Muaupoko, Ngati Apa, Ngāi Tahu

Jonathan

Jonathan Procter is a Professor of Natural Hazards that has taught natural hazard science, emergency management and hazard analysis at Massey University.  He has contributed to developing and leading national and international research that focuses on volcanic hazard, hazard detection and simulation, and working with communities to increase resilience to natural and environmental hazards. Professor Procter’s areas of specialisation span traditional geology and computer simulations of volcanic mass flows through to developing new solutions for communities to build resilience in the face of volcanic hazards.

Professor Procter manages the Volcanic Risk Solutions (VRS) research group.  Nationally he has developed new research directions in volcanology, defining volcano hazards research in NZ, and this is recognised as being the leader of the Resilience to Natures Challenges; National Science Challenge Volcano programme. As part of managing the Volcanic Risks Solutions group he has led the Massey University’s science response to a number of volcanic-related events and responded to stakeholders’ requests in regards to natural hazards analysis.

This activity has led to a large number of research outputs, increased research funding, greater stakeholder engagement that strengthens and grows relationships and recognition of Massey University as an international leader in responding to volcanic hazards.  As a leader in volcanology, he is regularly invited to participate in international workshops/conferences, peer-review international research applications and journal articles and importantly active in scientific outreach at a national level. Professor Procter has published over 70 scientific articles with over 1625 citations.

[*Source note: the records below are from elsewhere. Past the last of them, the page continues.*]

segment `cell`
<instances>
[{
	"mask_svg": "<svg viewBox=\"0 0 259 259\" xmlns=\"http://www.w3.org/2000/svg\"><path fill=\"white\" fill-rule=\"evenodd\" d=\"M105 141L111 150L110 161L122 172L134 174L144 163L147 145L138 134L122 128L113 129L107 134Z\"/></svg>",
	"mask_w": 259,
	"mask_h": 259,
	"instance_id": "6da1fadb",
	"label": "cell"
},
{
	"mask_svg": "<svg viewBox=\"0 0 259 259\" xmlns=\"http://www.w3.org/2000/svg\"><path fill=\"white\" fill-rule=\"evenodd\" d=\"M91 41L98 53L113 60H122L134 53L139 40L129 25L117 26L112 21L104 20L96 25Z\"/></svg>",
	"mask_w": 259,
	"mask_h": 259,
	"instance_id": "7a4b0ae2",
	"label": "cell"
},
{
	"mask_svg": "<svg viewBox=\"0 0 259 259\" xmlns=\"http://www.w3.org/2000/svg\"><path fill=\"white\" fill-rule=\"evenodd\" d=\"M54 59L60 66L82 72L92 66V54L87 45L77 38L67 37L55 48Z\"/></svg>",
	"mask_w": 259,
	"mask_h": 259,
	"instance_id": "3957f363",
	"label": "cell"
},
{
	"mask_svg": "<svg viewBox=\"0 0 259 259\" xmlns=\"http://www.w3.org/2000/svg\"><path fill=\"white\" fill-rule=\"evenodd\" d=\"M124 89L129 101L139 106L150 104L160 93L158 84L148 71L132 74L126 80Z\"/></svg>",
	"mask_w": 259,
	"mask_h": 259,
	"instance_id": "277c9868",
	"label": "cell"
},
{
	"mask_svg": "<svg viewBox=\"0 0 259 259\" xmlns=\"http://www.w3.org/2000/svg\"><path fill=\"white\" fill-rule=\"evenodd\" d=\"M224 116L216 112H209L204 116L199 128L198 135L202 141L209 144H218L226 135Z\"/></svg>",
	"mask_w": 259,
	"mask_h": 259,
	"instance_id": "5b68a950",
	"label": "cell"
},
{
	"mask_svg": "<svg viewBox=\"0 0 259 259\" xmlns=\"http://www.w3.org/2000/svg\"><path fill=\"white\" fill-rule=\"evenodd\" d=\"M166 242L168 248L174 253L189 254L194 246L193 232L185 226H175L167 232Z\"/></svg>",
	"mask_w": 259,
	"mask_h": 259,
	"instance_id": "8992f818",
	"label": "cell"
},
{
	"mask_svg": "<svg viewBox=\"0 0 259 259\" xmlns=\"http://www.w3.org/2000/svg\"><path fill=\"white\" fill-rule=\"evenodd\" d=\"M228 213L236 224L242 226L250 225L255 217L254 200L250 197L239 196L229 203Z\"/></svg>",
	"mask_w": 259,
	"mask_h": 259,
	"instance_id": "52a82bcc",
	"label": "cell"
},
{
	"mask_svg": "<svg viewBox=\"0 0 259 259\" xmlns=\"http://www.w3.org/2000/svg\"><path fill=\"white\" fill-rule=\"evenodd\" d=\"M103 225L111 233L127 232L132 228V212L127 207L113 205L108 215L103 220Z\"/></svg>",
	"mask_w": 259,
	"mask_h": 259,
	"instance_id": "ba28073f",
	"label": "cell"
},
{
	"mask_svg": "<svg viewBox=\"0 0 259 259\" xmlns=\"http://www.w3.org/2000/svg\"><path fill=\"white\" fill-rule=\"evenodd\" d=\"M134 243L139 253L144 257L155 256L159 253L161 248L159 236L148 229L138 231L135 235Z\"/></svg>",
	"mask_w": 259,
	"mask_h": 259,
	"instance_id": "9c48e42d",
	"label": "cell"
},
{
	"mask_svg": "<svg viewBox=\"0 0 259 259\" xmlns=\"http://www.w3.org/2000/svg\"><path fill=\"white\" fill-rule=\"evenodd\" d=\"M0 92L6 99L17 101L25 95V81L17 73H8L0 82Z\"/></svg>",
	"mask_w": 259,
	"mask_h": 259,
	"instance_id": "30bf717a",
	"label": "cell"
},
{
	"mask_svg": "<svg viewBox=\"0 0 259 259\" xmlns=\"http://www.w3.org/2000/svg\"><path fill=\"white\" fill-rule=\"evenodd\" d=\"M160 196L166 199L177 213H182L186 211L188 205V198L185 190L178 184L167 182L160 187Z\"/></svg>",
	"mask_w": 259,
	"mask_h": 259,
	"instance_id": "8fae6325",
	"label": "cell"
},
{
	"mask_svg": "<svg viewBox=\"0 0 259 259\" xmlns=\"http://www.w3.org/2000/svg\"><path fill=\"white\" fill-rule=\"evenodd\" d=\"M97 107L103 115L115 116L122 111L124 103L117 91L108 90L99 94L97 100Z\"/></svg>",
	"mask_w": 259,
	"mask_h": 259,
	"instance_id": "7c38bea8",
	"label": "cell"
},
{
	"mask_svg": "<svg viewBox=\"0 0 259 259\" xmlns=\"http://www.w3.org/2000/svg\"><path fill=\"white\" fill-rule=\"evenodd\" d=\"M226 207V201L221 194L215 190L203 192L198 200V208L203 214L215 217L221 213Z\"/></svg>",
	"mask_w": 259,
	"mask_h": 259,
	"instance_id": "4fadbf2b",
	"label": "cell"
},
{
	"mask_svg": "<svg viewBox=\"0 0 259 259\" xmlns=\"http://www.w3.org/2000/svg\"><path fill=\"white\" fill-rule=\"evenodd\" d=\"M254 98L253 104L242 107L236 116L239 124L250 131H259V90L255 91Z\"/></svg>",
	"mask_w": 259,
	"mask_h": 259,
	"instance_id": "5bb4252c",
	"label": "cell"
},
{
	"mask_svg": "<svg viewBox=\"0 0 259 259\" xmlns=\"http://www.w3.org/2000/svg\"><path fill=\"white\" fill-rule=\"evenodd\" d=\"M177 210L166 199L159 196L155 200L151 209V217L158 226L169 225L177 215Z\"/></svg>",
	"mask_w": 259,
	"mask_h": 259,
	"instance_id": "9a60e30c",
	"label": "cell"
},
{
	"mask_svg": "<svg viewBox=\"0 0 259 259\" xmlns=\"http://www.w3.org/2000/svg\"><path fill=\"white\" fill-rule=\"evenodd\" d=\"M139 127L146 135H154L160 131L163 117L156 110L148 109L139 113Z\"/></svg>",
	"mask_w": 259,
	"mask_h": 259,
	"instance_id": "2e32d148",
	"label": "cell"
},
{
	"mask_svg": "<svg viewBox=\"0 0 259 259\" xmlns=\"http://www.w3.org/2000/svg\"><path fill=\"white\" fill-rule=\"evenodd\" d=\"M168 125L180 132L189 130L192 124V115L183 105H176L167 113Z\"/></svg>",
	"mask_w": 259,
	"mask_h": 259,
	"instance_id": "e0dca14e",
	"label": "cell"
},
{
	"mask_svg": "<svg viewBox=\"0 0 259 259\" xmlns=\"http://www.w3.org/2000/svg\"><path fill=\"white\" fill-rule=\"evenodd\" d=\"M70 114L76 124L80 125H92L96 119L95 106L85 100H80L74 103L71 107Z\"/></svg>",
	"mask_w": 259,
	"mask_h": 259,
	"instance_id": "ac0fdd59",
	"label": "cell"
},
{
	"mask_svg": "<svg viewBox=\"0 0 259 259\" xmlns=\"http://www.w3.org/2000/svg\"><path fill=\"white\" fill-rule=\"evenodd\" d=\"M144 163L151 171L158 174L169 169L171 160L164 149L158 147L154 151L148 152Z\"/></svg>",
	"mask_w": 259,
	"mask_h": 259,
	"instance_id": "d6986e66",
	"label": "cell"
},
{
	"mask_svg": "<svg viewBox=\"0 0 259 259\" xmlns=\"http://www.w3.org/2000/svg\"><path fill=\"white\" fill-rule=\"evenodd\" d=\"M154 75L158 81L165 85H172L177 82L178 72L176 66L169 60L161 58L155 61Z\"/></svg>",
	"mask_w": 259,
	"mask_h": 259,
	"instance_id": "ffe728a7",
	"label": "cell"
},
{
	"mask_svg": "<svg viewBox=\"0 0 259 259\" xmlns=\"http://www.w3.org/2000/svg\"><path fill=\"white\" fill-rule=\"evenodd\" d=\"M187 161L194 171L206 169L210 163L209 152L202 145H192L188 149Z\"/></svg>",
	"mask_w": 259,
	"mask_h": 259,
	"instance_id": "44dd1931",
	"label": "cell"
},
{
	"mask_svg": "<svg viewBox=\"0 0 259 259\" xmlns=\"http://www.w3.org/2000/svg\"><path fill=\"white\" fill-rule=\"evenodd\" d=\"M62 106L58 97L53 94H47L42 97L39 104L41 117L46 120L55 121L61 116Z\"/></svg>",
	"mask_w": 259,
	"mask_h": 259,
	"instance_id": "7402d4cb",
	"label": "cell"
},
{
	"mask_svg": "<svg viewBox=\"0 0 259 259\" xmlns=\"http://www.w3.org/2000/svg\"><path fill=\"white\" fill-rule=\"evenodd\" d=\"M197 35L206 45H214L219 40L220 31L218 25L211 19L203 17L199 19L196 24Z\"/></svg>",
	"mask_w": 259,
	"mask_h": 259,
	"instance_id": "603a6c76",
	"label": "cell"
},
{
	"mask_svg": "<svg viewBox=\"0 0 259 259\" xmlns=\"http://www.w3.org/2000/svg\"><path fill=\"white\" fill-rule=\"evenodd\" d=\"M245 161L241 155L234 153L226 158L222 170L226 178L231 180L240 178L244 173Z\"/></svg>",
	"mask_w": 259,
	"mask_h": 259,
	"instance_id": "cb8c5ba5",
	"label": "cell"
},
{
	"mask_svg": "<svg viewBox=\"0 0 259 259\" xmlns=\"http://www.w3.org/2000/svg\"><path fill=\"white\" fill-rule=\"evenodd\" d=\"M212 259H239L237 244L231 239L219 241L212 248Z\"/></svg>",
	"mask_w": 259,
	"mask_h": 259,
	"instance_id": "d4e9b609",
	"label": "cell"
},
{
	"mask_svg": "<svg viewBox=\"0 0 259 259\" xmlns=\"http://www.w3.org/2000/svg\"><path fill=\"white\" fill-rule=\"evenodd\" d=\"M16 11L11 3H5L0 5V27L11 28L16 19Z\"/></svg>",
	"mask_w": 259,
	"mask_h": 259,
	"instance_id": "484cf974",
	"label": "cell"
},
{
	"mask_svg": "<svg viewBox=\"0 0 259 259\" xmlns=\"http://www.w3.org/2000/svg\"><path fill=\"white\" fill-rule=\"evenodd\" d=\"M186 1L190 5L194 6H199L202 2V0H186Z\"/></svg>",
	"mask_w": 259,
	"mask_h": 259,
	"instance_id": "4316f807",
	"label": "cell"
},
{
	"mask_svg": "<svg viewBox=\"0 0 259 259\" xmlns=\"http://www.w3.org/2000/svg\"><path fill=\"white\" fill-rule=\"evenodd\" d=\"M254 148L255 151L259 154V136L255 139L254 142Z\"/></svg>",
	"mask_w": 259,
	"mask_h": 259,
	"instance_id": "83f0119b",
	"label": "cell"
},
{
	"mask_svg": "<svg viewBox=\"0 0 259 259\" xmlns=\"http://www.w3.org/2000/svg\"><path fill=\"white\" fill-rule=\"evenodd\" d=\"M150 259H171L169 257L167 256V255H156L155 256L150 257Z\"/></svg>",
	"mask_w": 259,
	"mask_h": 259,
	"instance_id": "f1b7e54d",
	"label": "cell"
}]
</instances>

Being one of only a handful of Māori scientists as a Professor, there is an obligation to contribute to Māori development. His greatest contribution in this respect has been the development of new area of research on mātauranga Māori, volcanic hazards and building resilience in Māori communities. Through this, he has also secured funding for, and supervised a number of, Māori postgraduate and PhD students.  As a Māori academic it is also important to contribute to iwi and rangatiratanga. He has done this through Treaty of Waitangi hearings, governance boards, and environmental restoration projects, including gaining funding for Māori initiatives. Professor Procter represents his hapu Ngati Pariri in a range of matters, and regularly supports a number of iwi to find solutions to issues facing them in from environmental management through to emergency management as well as providing GIS and planning initiatives.